• INPUT MATERIAL:

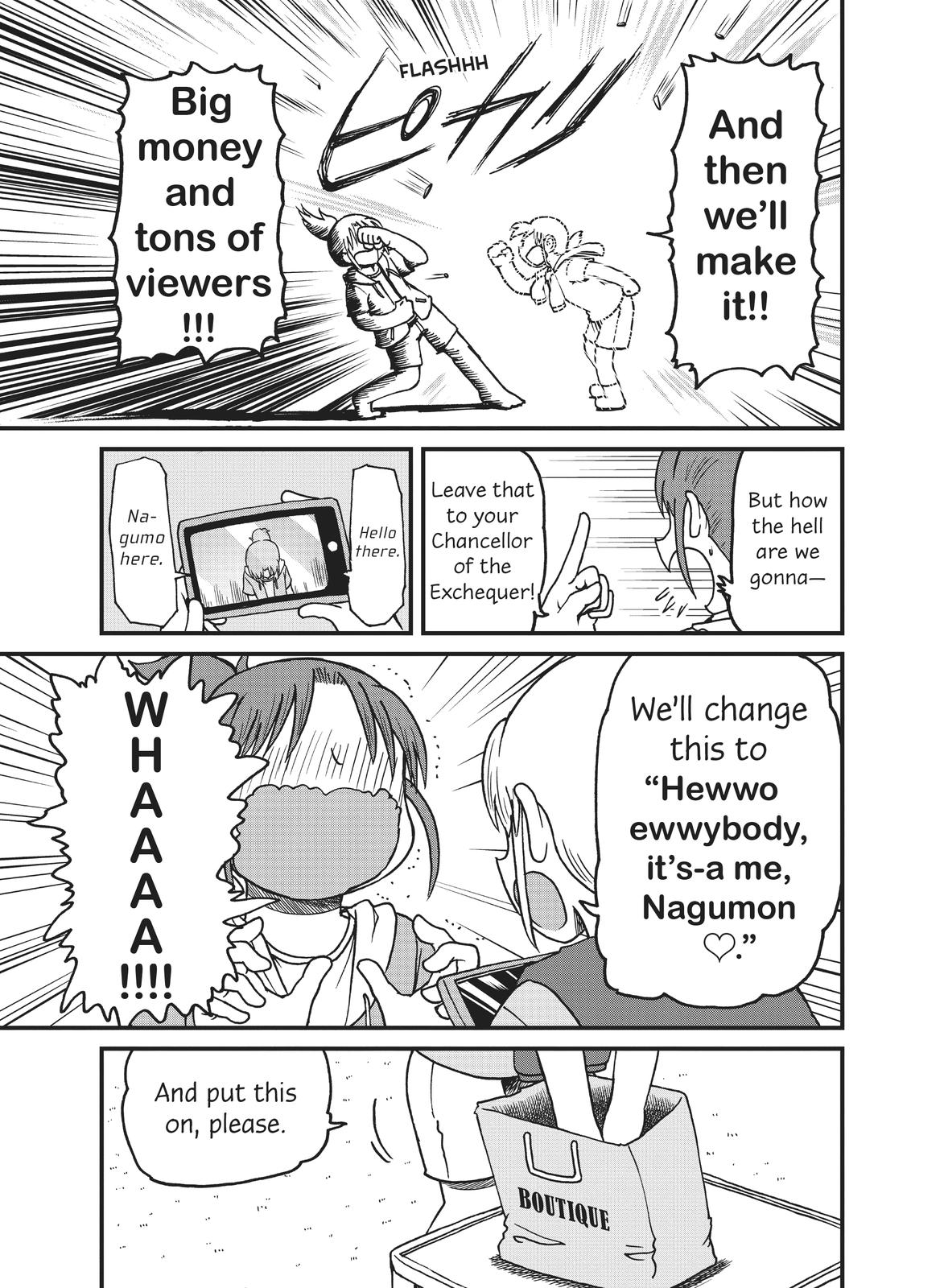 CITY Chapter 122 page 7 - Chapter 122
* * *
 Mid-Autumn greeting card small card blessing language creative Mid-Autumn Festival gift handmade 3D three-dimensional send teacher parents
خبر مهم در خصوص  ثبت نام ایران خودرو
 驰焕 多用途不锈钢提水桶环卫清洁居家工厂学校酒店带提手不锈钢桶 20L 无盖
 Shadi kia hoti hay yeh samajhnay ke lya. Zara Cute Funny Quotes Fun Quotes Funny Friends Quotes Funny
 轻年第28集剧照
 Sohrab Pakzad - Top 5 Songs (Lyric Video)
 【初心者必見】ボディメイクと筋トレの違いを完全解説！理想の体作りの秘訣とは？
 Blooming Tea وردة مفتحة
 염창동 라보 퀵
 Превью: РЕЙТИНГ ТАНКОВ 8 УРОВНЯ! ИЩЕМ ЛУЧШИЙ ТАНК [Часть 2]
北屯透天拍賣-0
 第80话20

• TASK DESCRIPTION: Reproduce verbatim only the segment of the listing bounded by the line containing "خبر مهم در خصوص" and the line containing "Blooming Tea وردة مفتحة", with both boundary lines included.

• WORKED SOLUTION:
خبر مهم در خصوص  ثبت نام ایران خودرو
 驰焕 多用途不锈钢提水桶环卫清洁居家工厂学校酒店带提手不锈钢桶 20L 无盖
 Shadi kia hoti hay yeh samajhnay ke lya. Zara Cute Funny Quotes Fun Quotes Funny Friends Quotes Funny
 轻年第28集剧照
 Sohrab Pakzad - Top 5 Songs (Lyric Video)
 【初心者必見】ボディメイクと筋トレの違いを完全解説！理想の体作りの秘訣とは？
 Blooming Tea وردة مفتحة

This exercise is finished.